→ **ASSIGNMENT**
The whole listing needs retyping exactly; keep the pictures out of it.

→ **RECORD EXTRACTS**
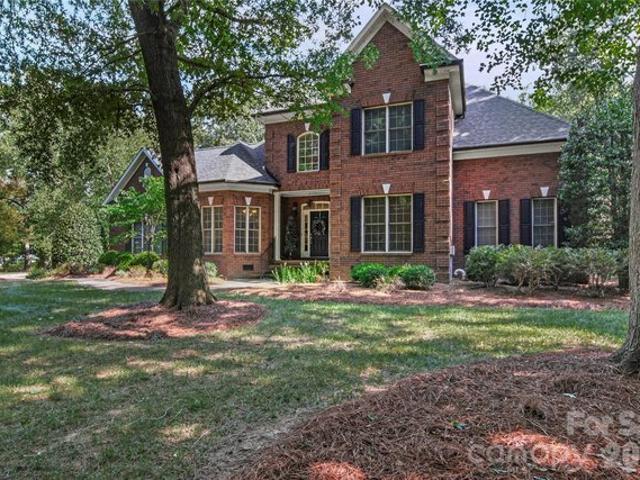 House for sale in Stanfield, North Carolina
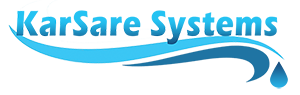 KarSare Systems Logo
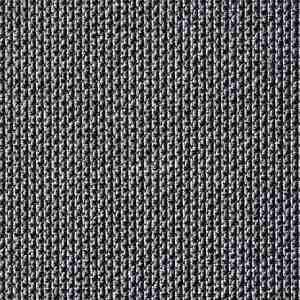 Ковролин Carpet Concept Eco Zen 280005_52739 фото ##numphoto## | FLOORDEALER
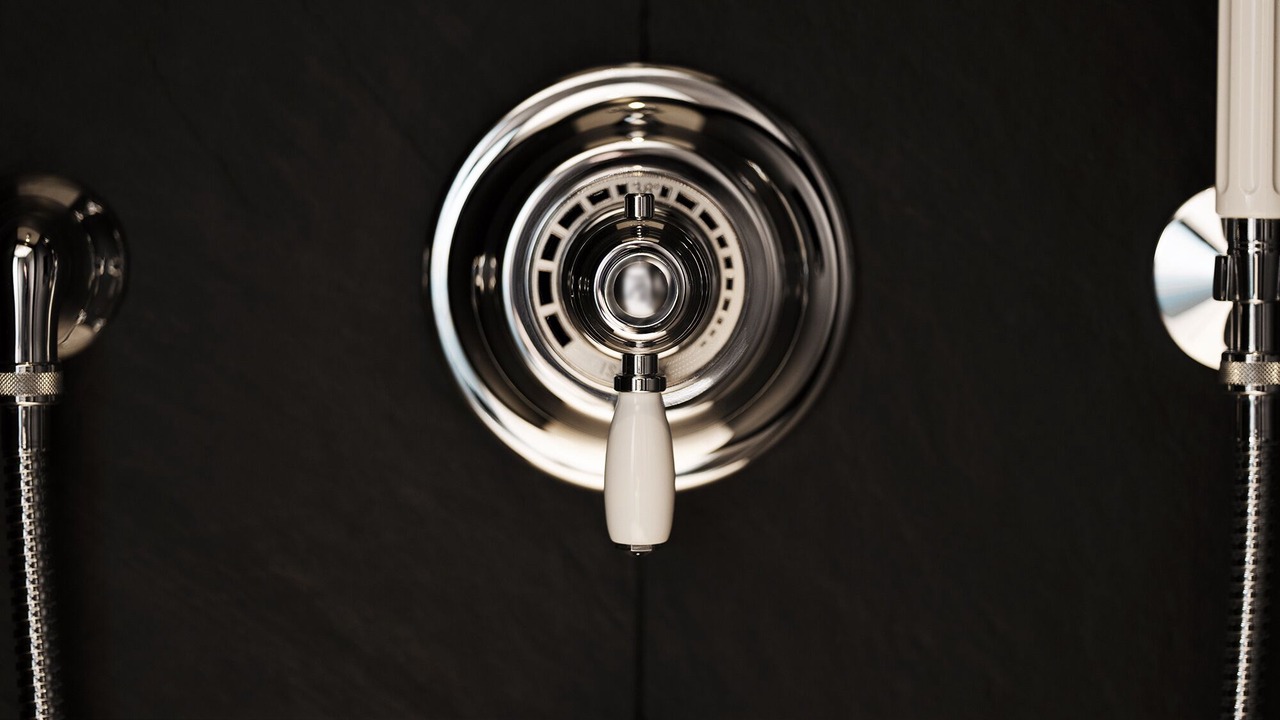 Photo of Others in Enfants-Rouges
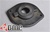 MOTOR MOUNT-(RUBBER)-PULLEY SIDE SANYO SC-U11MA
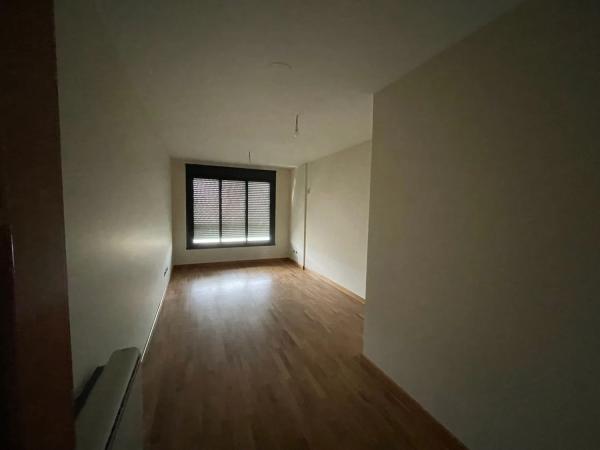 Apartment for sale in  Calle Cerrallon de Arriba, Narón photo 3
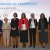 FotoGrupo_TrayectorioProfesional (2)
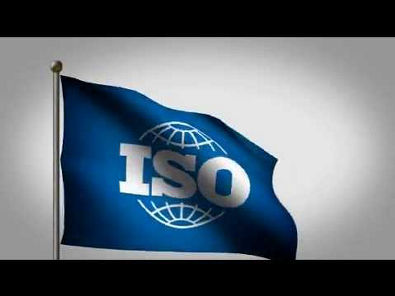 O que é ISO 9001 e por que certificar minha empresa (COMPLETO)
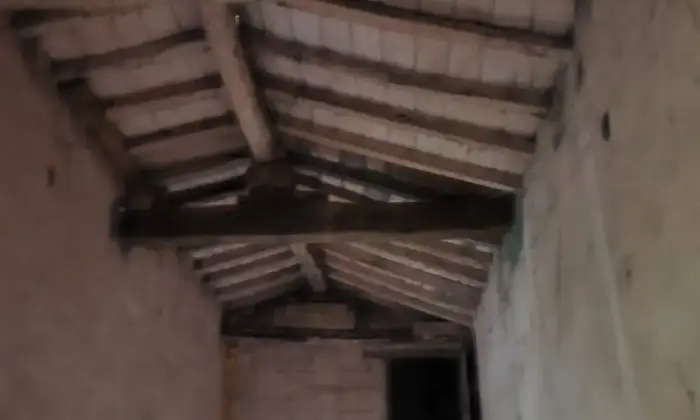 Rexer-San-Martino-in-Rio-Vendesi-casale-in-via-Gazzata-a-San-Martino-in-Rio-Altro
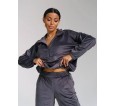 Мира(серый) костюм - small6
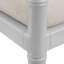 Jardin Upholstered Arm Chair-61276571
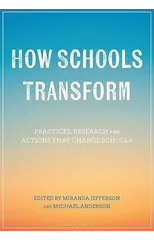 How Schools Transform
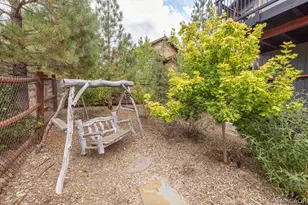 40944 Seneca Trail, Big Bear Lake, CA 92315 - Photo 45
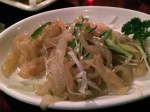 jellyfish at yum cha silks and spice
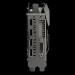 VGA Asus ROG-STRIX GTX1080TI-11G-GAMING (NVIDIA Geforce/ 11Gb/ DDR5X/ 352Bit)
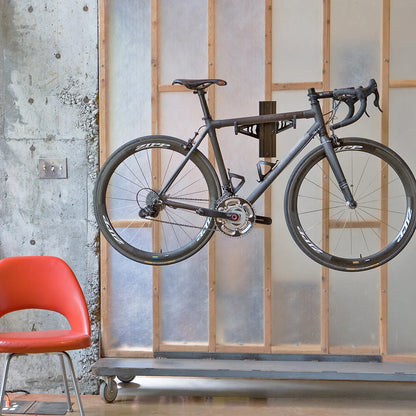 Feedback Sports Velo Wall Rack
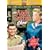 The Andy Griffith Show - The Complete Second Season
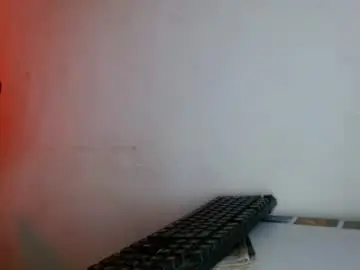 Chaturbate Free Porn Cam of jp6957960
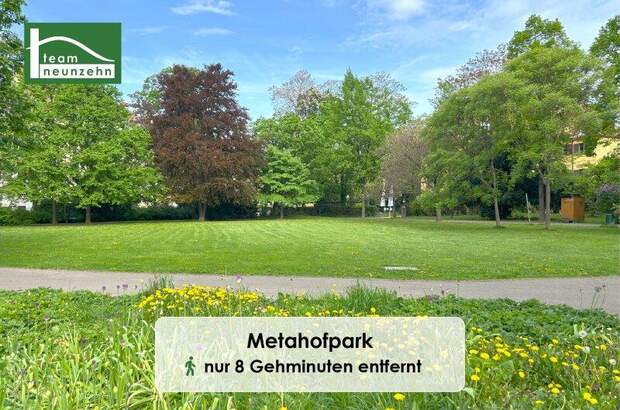 Wohnung mieten in 8020 Graz (Bild 5)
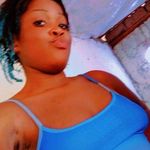 Patience Morris - @patiencemorris9 - Instagram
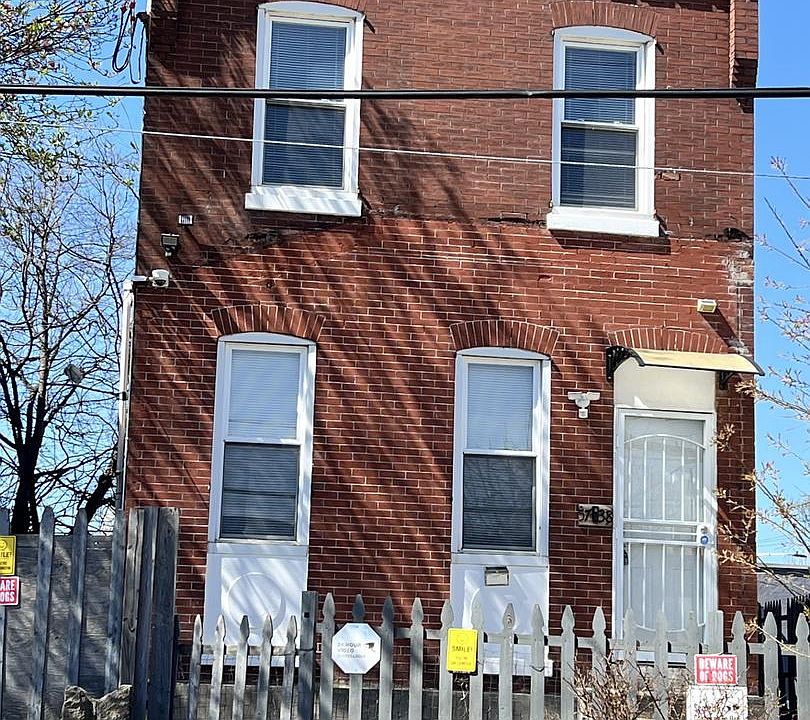 1st image of 5738 Tulip St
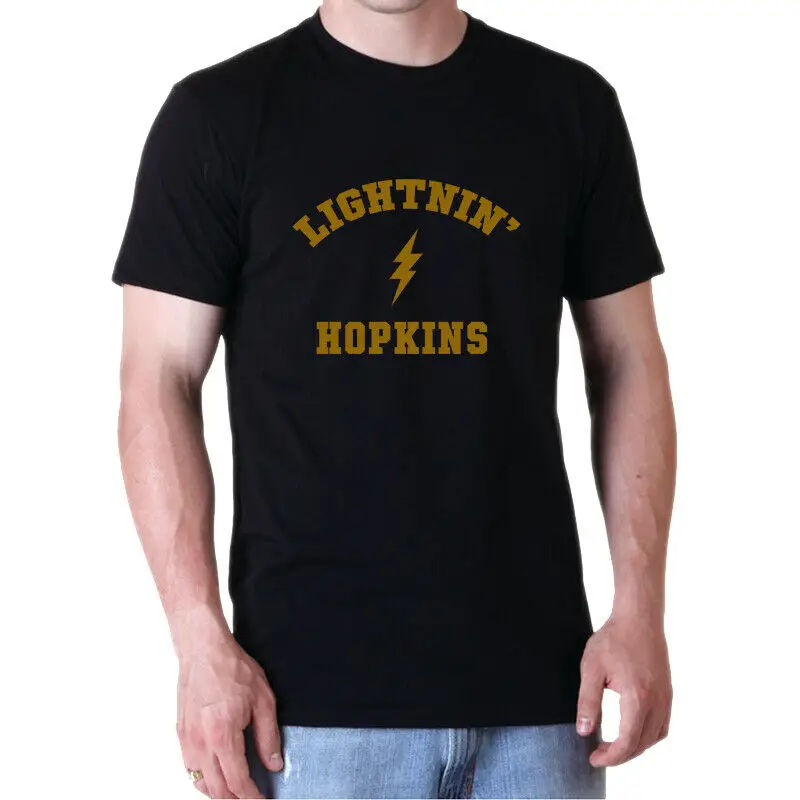 ΠΠΎΠ²Π°Ρ Π§Π΅ΡΠ½Π°Ρ ΡΡΡΠ±ΠΎΠ»ΠΊΠ° Ρ Π»ΠΎΠ³ΠΎΡΠΈΠΏΠΎΠΌ Lightnin Hopkins, ΠΆΠ΅Π½ΡΠΊΠΈΠ΅ ΡΠ°Π·ΠΌΠ΅ΡΡ S-5XL, Π΄Π»ΠΈΠ½Π½ΡΠ΅ ΡΡΠΊΠ°Π²Π° ΠΠΎΠ²Π°Ρ Π§Π΅ΡΠ½Π°Ρ ΡΡΡΠ±ΠΎΠ»ΠΊΠ° Ρ Π»ΠΎΠ³ΠΎΡΠΈΠΏΠΎΠΌ Lightnin Hopkins, ΠΆΠ΅Π½ΡΠΊΠΈΠ΅ ΡΠ°Π·ΠΌΠ΅ΡΡ S-5XL, Π΄Π»ΠΈΠ½Π½ΡΠ΅ ΡΡΠΊΠ°Π²Π°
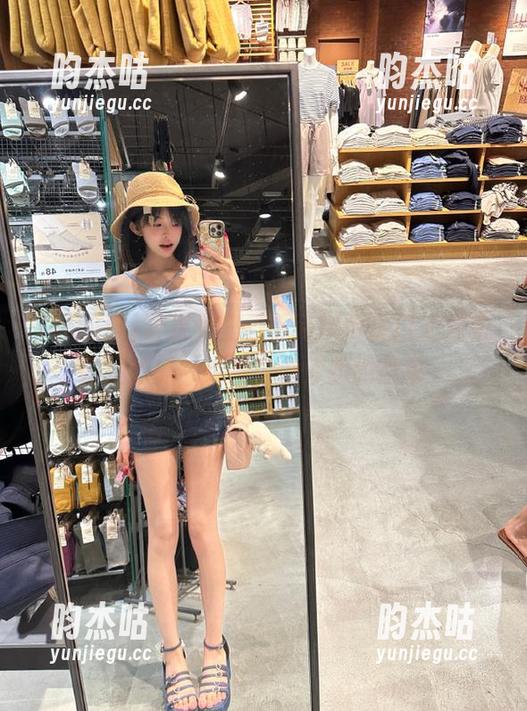 异次元里，黑网料传送门后藏着最酸的瓜，结果也没你想的简单～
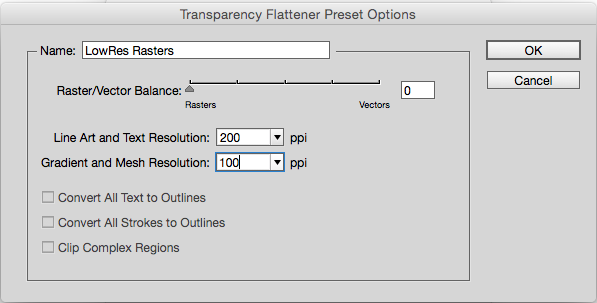 Screen Shot 2017-11-08 at 8.01.02 AM.png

→ **THE COMPLETED TASK**
 House for sale in Stanfield, North Carolina
 KarSare Systems Logo
 Ковролин Carpet Concept Eco Zen 280005_52739 фото ##numphoto## | FLOORDEALER
 Photo of Others in Enfants-Rouges
 MOTOR MOUNT-(RUBBER)-PULLEY SIDE SANYO SC-U11MA
 Apartment for sale in  Calle Cerrallon de Arriba, Narón photo 3
 FotoGrupo_TrayectorioProfesional (2)
 O que é ISO 9001 e por que certificar minha empresa (COMPLETO)
 Rexer-San-Martino-in-Rio-Vendesi-casale-in-via-Gazzata-a-San-Martino-in-Rio-Altro
 Мира(серый) костюм - small6
 Jardin Upholstered Arm Chair-61276571
 How Schools Transform
 40944 Seneca Trail, Big Bear Lake, CA 92315 - Photo 45
 jellyfish at yum cha silks and spice
 VGA Asus ROG-STRIX GTX1080TI-11G-GAMING (NVIDIA Geforce/ 11Gb/ DDR5X/ 352Bit)
 Feedback Sports Velo Wall Rack
 The Andy Griffith Show - The Complete Second Season
 Chaturbate Free Porn Cam of jp6957960
 Wohnung mieten in 8020 Graz (Bild 5)
 Patience Morris - @patiencemorris9 - Instagram
 1st image of 5738 Tulip St
 ΠΠΎΠ²Π°Ρ Π§Π΅ΡΠ½Π°Ρ ΡΡΡΠ±ΠΎΠ»ΠΊΠ° Ρ Π»ΠΎΠ³ΠΎΡΠΈΠΏΠΎΠΌ Lightnin Hopkins, ΠΆΠ΅Π½ΡΠΊΠΈΠ΅ ΡΠ°Π·ΠΌΠ΅ΡΡ S-5XL, Π΄Π»ΠΈΠ½Π½ΡΠ΅ ΡΡΠΊΠ°Π²Π° ΠΠΎΠ²Π°Ρ Π§Π΅ΡΠ½Π°Ρ ΡΡΡΠ±ΠΎΠ»ΠΊΠ° Ρ Π»ΠΎΠ³ΠΎΡΠΈΠΏΠΎΠΌ Lightnin Hopkins, ΠΆΠ΅Π½ΡΠΊΠΈΠ΅ ΡΠ°Π·ΠΌΠ΅ΡΡ S-5XL, Π΄Π»ΠΈΠ½Π½ΡΠ΅ ΡΡΠΊΠ°Π²Π°
 异次元里，黑网料传送门后藏着最酸的瓜，结果也没你想的简单～
 Screen Shot 2017-11-08 at 8.01.02 AM.png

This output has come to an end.